■ **Exercise task**
Return nothing but the lines from the line containing "From what is" through the last line of the records, reproduced exactly.

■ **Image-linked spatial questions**
******************************

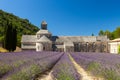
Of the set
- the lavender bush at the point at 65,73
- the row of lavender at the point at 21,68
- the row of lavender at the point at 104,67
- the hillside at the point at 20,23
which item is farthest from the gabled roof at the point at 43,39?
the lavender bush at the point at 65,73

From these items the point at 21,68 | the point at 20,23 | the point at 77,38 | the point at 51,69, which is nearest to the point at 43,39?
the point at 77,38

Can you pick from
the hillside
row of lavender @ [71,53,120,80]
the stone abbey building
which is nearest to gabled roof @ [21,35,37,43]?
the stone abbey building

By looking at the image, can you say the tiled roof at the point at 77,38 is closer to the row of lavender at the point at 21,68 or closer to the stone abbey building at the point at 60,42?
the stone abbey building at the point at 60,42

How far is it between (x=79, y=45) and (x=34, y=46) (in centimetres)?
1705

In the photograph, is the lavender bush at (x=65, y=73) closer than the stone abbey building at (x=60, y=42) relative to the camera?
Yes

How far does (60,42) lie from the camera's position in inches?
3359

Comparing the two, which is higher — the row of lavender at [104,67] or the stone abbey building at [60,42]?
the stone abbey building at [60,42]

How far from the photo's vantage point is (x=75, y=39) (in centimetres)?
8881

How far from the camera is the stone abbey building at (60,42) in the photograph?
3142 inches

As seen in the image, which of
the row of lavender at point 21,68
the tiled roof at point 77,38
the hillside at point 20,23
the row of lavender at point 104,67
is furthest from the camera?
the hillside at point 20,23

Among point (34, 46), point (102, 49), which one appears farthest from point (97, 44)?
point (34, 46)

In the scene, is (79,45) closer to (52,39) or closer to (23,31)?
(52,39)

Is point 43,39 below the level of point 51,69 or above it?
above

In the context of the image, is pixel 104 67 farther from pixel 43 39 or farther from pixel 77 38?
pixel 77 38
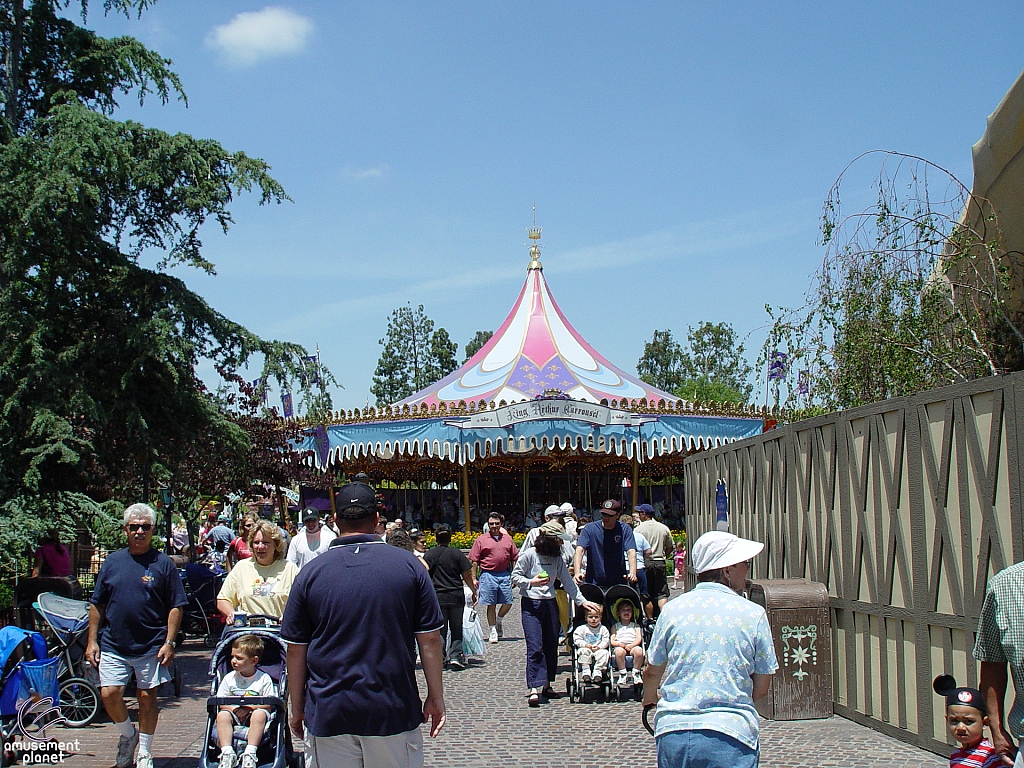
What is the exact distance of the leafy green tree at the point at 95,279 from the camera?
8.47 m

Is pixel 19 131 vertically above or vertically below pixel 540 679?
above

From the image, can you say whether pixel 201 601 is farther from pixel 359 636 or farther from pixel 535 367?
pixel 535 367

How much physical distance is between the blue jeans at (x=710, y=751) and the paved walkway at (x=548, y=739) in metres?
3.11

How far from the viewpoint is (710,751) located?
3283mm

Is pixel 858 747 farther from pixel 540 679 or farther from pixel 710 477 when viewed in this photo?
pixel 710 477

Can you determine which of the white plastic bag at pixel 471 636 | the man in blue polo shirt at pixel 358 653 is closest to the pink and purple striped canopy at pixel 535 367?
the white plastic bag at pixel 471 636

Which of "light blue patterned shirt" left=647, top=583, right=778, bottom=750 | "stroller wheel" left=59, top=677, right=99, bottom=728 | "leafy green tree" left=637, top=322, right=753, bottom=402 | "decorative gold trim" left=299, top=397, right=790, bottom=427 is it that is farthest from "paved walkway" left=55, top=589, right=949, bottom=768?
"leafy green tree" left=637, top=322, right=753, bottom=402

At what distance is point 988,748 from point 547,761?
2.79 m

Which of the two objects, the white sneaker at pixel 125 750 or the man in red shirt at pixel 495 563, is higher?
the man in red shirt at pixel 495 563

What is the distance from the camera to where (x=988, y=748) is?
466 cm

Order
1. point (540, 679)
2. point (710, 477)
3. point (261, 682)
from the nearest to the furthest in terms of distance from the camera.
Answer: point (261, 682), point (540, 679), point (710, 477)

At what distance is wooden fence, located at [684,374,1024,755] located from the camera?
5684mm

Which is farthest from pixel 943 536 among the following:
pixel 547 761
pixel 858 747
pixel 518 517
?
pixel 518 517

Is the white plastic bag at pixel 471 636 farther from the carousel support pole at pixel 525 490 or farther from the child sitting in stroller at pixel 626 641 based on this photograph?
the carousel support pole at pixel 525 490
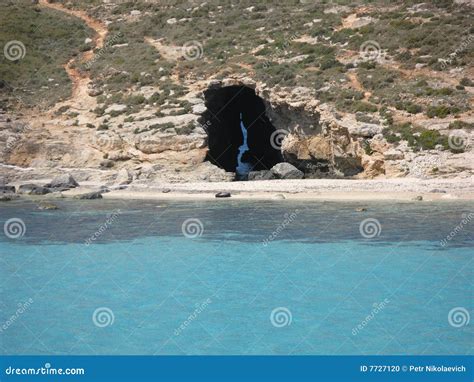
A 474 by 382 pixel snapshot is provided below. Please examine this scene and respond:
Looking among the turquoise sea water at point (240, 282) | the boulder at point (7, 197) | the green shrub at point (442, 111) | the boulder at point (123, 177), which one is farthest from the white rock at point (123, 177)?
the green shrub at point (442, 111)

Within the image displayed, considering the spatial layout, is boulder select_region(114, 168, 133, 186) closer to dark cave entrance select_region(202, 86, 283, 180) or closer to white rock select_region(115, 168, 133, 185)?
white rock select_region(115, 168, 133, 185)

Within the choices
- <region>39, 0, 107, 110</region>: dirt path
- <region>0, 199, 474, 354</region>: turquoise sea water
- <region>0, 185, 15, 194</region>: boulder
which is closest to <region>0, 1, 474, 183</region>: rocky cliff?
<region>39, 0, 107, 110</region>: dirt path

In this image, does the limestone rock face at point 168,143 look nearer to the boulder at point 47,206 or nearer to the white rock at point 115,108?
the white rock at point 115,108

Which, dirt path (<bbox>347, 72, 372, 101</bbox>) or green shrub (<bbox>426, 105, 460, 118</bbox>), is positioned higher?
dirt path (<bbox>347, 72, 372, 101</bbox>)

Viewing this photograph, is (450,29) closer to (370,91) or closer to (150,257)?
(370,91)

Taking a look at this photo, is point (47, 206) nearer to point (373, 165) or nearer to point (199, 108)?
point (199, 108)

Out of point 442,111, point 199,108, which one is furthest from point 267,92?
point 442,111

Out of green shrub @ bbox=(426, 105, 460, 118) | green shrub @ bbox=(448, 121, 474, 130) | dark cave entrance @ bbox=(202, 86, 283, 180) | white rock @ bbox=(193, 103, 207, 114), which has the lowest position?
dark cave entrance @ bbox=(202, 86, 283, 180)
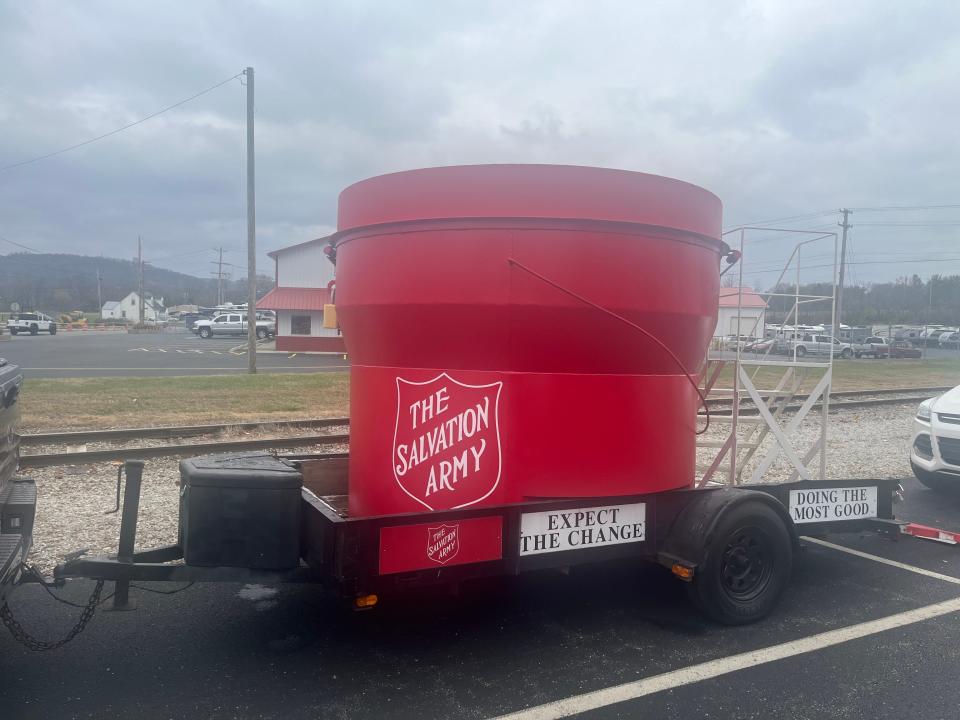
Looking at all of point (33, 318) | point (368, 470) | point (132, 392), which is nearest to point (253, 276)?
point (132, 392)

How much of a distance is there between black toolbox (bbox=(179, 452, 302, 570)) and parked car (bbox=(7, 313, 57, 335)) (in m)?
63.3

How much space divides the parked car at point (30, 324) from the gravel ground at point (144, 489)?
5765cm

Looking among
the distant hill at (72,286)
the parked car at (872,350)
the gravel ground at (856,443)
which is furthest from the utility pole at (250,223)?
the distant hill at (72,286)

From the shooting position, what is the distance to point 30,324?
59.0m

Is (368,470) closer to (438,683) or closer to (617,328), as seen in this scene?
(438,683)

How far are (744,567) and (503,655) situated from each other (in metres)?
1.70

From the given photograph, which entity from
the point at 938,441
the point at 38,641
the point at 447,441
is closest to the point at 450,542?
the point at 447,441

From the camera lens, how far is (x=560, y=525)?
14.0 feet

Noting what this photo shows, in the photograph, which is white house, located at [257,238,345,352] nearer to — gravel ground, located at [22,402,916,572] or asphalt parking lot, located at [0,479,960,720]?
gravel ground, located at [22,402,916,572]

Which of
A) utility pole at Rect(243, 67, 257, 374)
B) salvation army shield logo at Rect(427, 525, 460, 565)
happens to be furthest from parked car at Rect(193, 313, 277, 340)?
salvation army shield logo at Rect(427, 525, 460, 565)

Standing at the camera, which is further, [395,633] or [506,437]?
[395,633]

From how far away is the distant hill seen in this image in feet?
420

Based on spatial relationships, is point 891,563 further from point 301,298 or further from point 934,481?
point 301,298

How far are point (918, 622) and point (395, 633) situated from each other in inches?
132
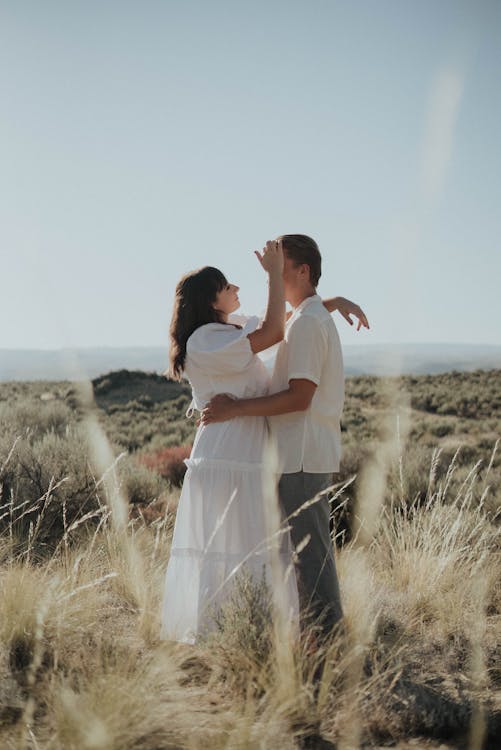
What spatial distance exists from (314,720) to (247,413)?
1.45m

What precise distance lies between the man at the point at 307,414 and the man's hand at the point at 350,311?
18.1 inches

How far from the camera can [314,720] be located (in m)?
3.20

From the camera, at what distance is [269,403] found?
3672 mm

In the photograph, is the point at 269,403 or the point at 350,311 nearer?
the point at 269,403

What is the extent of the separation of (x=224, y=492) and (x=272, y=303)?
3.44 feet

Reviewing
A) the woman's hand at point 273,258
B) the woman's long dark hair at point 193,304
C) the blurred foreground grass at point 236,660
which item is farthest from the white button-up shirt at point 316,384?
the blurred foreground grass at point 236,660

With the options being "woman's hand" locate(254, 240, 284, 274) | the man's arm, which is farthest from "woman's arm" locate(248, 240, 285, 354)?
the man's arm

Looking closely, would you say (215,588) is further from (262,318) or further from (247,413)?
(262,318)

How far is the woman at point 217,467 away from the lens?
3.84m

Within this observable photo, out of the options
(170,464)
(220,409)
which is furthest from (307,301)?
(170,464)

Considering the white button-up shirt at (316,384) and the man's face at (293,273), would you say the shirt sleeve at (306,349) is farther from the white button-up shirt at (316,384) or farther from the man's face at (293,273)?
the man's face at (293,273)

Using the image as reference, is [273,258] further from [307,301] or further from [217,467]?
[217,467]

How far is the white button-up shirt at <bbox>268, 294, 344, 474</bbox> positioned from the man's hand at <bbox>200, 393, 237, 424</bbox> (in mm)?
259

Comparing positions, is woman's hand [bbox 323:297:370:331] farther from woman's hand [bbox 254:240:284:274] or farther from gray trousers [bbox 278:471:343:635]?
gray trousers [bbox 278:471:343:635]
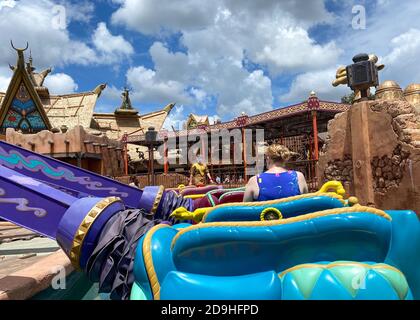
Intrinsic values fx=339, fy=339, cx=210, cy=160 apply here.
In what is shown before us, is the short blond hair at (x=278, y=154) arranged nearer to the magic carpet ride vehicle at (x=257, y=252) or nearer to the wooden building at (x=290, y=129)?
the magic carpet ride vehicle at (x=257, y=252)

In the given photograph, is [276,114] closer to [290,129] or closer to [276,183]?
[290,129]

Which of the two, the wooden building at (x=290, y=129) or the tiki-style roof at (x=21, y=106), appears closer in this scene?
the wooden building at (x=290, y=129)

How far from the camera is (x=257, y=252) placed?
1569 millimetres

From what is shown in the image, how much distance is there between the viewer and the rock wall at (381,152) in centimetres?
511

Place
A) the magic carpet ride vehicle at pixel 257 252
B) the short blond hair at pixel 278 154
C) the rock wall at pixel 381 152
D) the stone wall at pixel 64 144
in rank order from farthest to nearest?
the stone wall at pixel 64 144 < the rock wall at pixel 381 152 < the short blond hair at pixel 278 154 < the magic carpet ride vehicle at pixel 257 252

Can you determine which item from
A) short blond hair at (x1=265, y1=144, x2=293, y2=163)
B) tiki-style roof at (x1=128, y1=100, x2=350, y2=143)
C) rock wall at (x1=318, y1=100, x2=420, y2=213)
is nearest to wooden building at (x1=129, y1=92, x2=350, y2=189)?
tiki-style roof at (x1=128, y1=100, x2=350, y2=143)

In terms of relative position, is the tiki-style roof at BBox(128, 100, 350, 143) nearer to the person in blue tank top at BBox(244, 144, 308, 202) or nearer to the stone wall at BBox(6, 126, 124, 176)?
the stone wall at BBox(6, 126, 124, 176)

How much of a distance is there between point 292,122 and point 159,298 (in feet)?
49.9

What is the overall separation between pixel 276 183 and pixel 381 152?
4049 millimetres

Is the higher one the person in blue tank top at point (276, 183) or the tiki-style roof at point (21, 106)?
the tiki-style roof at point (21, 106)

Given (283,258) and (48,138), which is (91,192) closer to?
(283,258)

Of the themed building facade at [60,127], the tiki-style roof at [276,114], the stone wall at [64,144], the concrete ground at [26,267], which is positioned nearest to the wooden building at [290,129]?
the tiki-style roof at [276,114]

******************************

■ **Written response**
From what is shown in the image, how much distance is there between the viewer and the rock wall at (381,152) in centimetres?
511

Place
A) the magic carpet ride vehicle at pixel 257 252
B) the short blond hair at pixel 278 154
C) the rock wall at pixel 381 152
D) the stone wall at pixel 64 144
in rank order from farthest to nearest?
the stone wall at pixel 64 144 < the rock wall at pixel 381 152 < the short blond hair at pixel 278 154 < the magic carpet ride vehicle at pixel 257 252

Can you determine which item from
A) short blond hair at (x1=265, y1=144, x2=293, y2=163)
B) tiki-style roof at (x1=128, y1=100, x2=350, y2=143)
C) rock wall at (x1=318, y1=100, x2=420, y2=213)
is nearest to wooden building at (x1=129, y1=92, x2=350, y2=189)?
tiki-style roof at (x1=128, y1=100, x2=350, y2=143)

In terms of relative position, is the tiki-style roof at BBox(128, 100, 350, 143) nearer to the person in blue tank top at BBox(244, 144, 308, 202) or nearer to the stone wall at BBox(6, 126, 124, 176)?
the stone wall at BBox(6, 126, 124, 176)

How much of a distance is there between point 292,122 and point 159,298 (in feet)?
49.9

What is the overall separation between pixel 276 183 and pixel 381 152?
4049 millimetres

Is the higher one the person in blue tank top at point (276, 183) or the tiki-style roof at point (21, 106)?
the tiki-style roof at point (21, 106)

Given (283,258) and (48,138), which is (91,192) closer to?
(283,258)

Of the themed building facade at [60,127], the tiki-style roof at [276,114], the stone wall at [64,144], the concrete ground at [26,267], which is positioned nearest to the wooden building at [290,129]?
the tiki-style roof at [276,114]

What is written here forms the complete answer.